House Speaker John Boehner smacked down tea party-allied groups who are opposing the proposed budget deal on Wednesday, signaling that this round of budget negotiations won’t be like the last.
Asked if he was concerned about the major conservative groups who have rejected the deal, Boehner lashed out.
“You mean the groups that came out and opposed it before they ever saw it?” he asked. ”They’re using our members, and they’re using the American people for their own goals. This is ridiculous. Listen, if you’re for more deficit reduction, you’re for this agreement.”
And in one, terse response, Boehner made it clear that he’s done cowing to powerful conservative groups with strong tea party ties like Heritage Action that dragged the party into a 16-day shutdown just two months ago.
Congress may vote on Sen. Patty Murray and Rep. Paul Ryan’s deal as soon as the end of this week. The compromise bill eases some of the sequester cuts for the next two years and cuts the deficit by $23 billion. It also removes the risk of a government shutdown.
But in return, it’s promising a serious GOP showdown. The deal pits Ryan and the House Republican leadership, who’ve signalled support of the bill, against the tea party’s biggest allies—Heritage Action, FreedomWorks, and Americans for Prosperity. The anti-tax Club for Growth, too, has signed onto this team.
“The budget agreement struck by Rep. Paul Ryan and Sen. Patty Murray is a step backward,” declared Heritage Action’s Michael Needham in USA Today, condemning it as a bad deal that “forced the Party of Reagan to throw away spending cuts that could have been used as leverage for serious entitlement reforms or simply kept as savings for the hard-working American taxpayer.”
Tea party darling, Florida’s Sen. Marco Rubio is siding with them.
“This budget continues Washington’s irresponsible budgeting decisions by spending more money than the government takes in and placing additional financial burdens on everyday Americans,” Rubio said in a statement.
And the party fractures even further when you consider fiscal conservatives like Oklahoma Republican Sen.

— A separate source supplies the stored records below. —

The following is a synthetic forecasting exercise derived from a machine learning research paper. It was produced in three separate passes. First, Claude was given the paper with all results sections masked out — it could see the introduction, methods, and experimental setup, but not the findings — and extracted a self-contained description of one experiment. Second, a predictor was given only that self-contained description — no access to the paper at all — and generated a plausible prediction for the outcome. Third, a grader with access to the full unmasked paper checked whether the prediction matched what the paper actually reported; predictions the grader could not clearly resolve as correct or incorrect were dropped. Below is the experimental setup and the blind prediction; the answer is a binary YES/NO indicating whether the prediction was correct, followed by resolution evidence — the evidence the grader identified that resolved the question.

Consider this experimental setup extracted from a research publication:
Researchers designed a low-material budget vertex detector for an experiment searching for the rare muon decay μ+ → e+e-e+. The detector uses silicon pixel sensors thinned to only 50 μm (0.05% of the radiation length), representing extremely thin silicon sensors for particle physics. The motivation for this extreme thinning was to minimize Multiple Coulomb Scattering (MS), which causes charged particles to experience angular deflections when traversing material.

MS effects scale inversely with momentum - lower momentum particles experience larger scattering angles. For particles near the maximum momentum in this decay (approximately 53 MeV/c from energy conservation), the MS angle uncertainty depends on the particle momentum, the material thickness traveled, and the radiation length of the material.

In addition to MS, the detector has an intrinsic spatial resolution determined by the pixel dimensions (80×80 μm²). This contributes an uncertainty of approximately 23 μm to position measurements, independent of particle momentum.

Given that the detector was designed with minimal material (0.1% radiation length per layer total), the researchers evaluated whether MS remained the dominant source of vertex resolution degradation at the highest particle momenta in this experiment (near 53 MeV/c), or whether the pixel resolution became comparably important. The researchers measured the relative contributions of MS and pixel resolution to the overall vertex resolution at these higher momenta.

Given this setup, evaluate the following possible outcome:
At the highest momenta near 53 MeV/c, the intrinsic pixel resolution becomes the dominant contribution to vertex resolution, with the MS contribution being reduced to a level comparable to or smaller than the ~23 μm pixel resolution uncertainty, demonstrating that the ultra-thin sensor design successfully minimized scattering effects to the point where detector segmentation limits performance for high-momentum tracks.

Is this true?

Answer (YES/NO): NO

Tom Coburn, who oppose the bill but isn’t in cahoots with the tea party.
“I’m real disappointed in the deal,” Sen. Tom Coburn said on Wednesday’s Morning Joe. “I’m sure it’s the best Paul could get, but it’s not anything I can support.”

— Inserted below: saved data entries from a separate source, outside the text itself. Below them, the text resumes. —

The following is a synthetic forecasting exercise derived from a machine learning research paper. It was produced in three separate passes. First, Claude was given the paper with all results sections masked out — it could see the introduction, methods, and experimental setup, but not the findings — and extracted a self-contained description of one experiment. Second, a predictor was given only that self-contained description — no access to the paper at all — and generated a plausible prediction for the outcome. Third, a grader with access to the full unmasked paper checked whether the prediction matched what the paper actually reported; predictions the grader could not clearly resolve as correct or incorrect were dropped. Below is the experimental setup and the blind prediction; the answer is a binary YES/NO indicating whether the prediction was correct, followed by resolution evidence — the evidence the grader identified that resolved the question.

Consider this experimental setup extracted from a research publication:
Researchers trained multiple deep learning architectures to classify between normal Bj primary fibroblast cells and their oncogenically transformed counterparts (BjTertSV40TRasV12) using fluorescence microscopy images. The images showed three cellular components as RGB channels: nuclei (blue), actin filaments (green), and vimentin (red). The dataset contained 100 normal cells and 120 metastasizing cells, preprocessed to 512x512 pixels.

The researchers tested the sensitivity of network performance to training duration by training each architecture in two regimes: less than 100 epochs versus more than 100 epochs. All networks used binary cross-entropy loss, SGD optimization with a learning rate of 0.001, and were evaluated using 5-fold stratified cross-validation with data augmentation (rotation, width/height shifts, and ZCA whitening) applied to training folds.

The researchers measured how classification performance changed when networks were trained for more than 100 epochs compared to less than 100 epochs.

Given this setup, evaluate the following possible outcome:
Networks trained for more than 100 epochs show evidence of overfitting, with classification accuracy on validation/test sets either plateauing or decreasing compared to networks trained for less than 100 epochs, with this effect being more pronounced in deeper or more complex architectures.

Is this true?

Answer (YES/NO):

“He has led to make a compromise that sells out what actually needs to be done,” he said.
“You called Paul Ryan a sellout!” former Bush spokesman Nicolle Wallace said.
“I didn’t say that,” Coburn countered. “He was told to lead a compromise. He said last night on the TV he doesn’t think people have to give up core values. We gave up core values. We called non-tax increases tax increases.”
Coburn slammed it as wasteful and lazy, saying Congress needed to “do the hard work” cutting waste, and duplication need to be aggressively targeted to achieve real savings. He returned to a regular refrain: Do we need 47 different job training programs?
“How about 3 or 4 instead of… 47?” he said. “How about eliminating all the overhead… you could save 9 or 10 billion a year!”
Those 47 different programs are run by nine federal agencies and have a combined budget of $18 million, according to Coburn’s office.
Former senior adviser to the president, David Axelrod, agreed with Coburn but echoed the middle of the road sentiment from both parties.
“There’s no reason for 47 job training programs, we ought to look for better ways to do it,” he said on Morning Joe. “[But] if not this, what? If you oppose this deal, do you feel there is a better deal to be had? What is the alternative to this deal?”